**Texte de la page**
==================================================

Se pose alors ici le problème de la justice et de sa définition. Beaumarchais, comme Aristote à cet égard, dans le texte qui est ici soumis à notre étude, pose le problème de savoir ce qui est juste, et paraît éviter une réponse égalitariste stricte, puisqu’il met en lumière le mérite individuel, et en appelle plutôt à une justice qui dépend de la nature et des efforts de chacun. À ce sujet, Aristote distingue plus largement deux significations de la justice : distributive ou géométrique, et correctrice ou arithmétique, en montrant que si la première n’est effectivement pas une question d’égalité stricte ou quantitative, puisqu’elle rend à chacun ce qui lui appartient et qu’il mérite, la seconde en revanche a pour but de réparer les torts au moyen d’une égalité quantitative. Néanmoins, si cette définition semble très claire théoriquement, elle pose le problème pratique de l’exécution de la justice : est-il si évident d’articuler ce qui revient à chacun, en évitant l’inégale distribution qui pourrait être perçue comme un tort subi ? Se pose ici le problème de l’articulation des deux critères de la justice.
Nous nous attacherons tout d’abord à comprendre le premier sens de la justice, comme justice distributive proportionnelle. Nous ferons ensuite le même effort d’analyse au sujet de la justice correctrice, afin de saisir de quelle manière ce critère peut se démarquer spécifiquement du premier. Nous en viendrons alors enfin à envisager l’articulation pratique de deux justices, afin de comprendre en quoi le rôle du juge devient essentiel pour maintenir une distinction parfois fragile.

(...)

Plan proposé

Partie 1

a

« Ainsi donc l’assemblage du terme A avec le terme L, et de B avec D, constitue le juste dans la distribution, et ce juste est un moyen entre deux extrêmes qui sont en dehors de la proportion puis que la proportion est un moyen, et le juste une proportion. — Les mathématiciens désignent la proportion de ce genre du nom de géométrique, car la proportion géométrique est celle dans laquelle le total est au total dans le même rapport que chacun des deux termes au terme correspondant. »

==================================================

**Consignes**
**a.** Recopiez sans rien changer le passage du texte sur la justice qui s'ouvre sur les mots contenant « Nous nous attacherons » et se clôt sur « distinction parfois fragile. ».
**b.** Rédigez la suite du texte sur la justice, à partir de l'endroit où il s'arrête.

**Matériel fourni**

==================================================

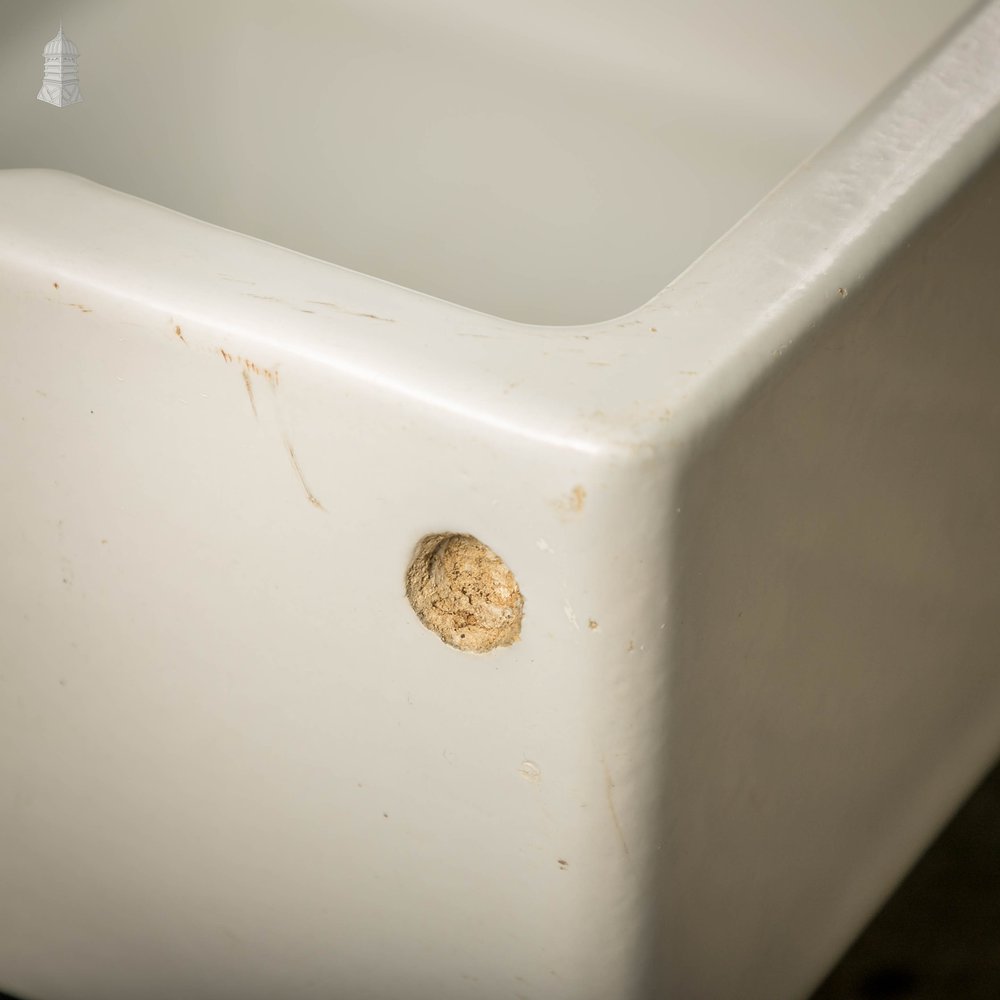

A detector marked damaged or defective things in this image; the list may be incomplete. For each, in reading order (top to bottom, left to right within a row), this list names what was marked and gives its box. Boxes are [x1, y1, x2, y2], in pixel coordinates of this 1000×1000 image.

==================================================

**Réponses rédigées**
**a.**
Nous nous attacherons tout d’abord à comprendre le premier sens de la justice, comme justice distributive proportionnelle. Nous ferons ensuite le même effort d’analyse au sujet de la justice correctrice, afin de saisir de quelle manière ce critère peut se démarquer spécifiquement du premier. Nous en viendrons alors enfin à envisager l’articulation pratique de deux justices, afin de comprendre en quoi le rôle du juge devient essentiel pour maintenir une distinction parfois fragile.

**b.**
Aristote définit ici la justice comme une relation entre des termes, ou comme une adéquation entre A et L (par exemple) qui n’a pas pour finalité de distribuer les biens proportionnellement, (ce qui voudrait dire que A et B doivent avoir la même proportion), mais a au contraire pour finalité d’être une relation entre un bien et un individu, visant à distribuer ce qui convient à chacun sans se soucier du rapport entre les distributions elles-mêmes. Il y aura donc un rapport géométrique double : celui qui attribue une quantité à un individu (3 tomates à un individu, et 2 à un autre par exemple) et celui qui met en relation des différentes distributions (le rapport de 3 à 2).

b

« Mais la proportion de la justice distributive n’est pas une proportion continue, car il ne peut pas y avoir un terme numériquement un pour une personne et pour une chose — Le juste en question est ainsi la proportion, et l’injuste ce qui est en dehors de la proportion. »
L’absence de continuité signifie qu’il n’est pas possible de distribuer la même chose à tout le monde, puisque le but est ici d’établir une proportion entre l’individu et les biens qui lui reviennent, et non d’établir une égalité de distribution d’un individu à un autre.

c

« L’injuste peut donc être soit le trop, soit le trop peu, et c’est bien là ce qui se produit effectivement, puisque celui qui commet une injustice a plus que sa part du bien distribué, et celui qui la subit moins que sa part. S’il s’agit du mal c’est l’inverse : car le mal moindre comparé au mal plus grand fait figure de bien, puisque le mal moindre est préférable au mal plus grand ; or ce qui est préférable est un bien, et ce qui est préféré davantage, un plus grand bien. »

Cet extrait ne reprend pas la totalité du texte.